[BEGIN Records to use]
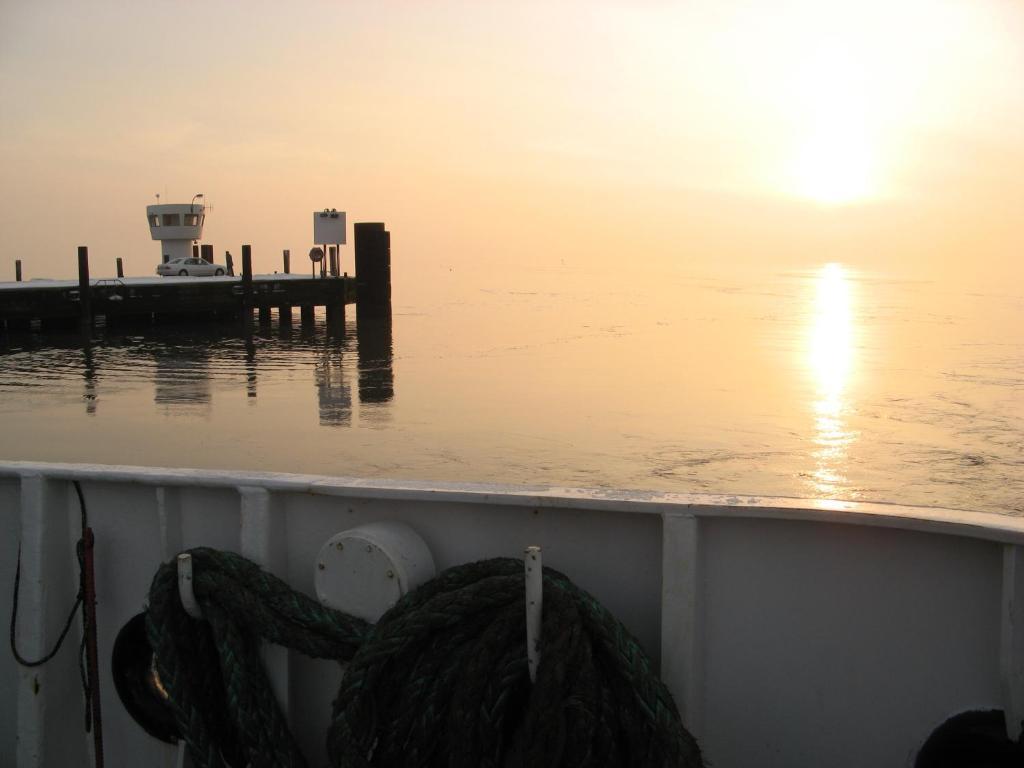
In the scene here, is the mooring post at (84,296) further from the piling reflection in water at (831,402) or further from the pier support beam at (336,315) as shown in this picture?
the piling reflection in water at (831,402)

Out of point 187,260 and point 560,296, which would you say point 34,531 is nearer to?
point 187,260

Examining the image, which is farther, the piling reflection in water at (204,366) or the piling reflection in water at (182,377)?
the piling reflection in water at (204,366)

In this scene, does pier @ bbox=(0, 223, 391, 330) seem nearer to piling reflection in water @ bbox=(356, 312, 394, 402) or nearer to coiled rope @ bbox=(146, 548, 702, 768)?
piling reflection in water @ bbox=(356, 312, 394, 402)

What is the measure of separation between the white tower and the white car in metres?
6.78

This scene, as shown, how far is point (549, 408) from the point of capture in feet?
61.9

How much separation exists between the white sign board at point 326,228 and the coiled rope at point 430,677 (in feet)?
[END Records to use]
[BEGIN Records to use]
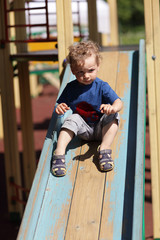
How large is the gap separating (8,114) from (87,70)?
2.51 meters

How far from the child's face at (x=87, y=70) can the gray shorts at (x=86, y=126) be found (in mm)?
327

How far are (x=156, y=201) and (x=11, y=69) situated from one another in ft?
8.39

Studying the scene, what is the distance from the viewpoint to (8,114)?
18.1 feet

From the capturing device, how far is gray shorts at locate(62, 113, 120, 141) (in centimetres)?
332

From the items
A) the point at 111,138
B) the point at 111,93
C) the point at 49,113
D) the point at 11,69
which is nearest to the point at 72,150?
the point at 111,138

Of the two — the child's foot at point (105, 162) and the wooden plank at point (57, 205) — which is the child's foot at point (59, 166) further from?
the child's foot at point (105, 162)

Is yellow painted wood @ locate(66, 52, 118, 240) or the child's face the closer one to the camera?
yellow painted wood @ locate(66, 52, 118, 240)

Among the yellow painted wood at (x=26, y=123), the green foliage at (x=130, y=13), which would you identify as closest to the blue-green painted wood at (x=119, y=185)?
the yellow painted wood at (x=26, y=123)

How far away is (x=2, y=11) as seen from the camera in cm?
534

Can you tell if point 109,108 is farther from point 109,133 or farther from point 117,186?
[END Records to use]
[BEGIN Records to use]
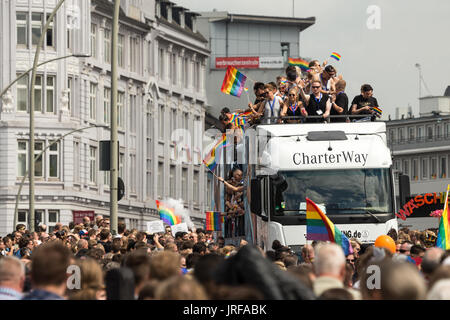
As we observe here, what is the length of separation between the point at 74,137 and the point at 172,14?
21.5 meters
[END Records to use]
Identify each line in the items above that contains the word "foot", and copy those lines.

Of the two — the child's foot at point (105, 162) and the wooden plank at point (57, 205) — which is the child's foot at point (59, 166) further from?
the child's foot at point (105, 162)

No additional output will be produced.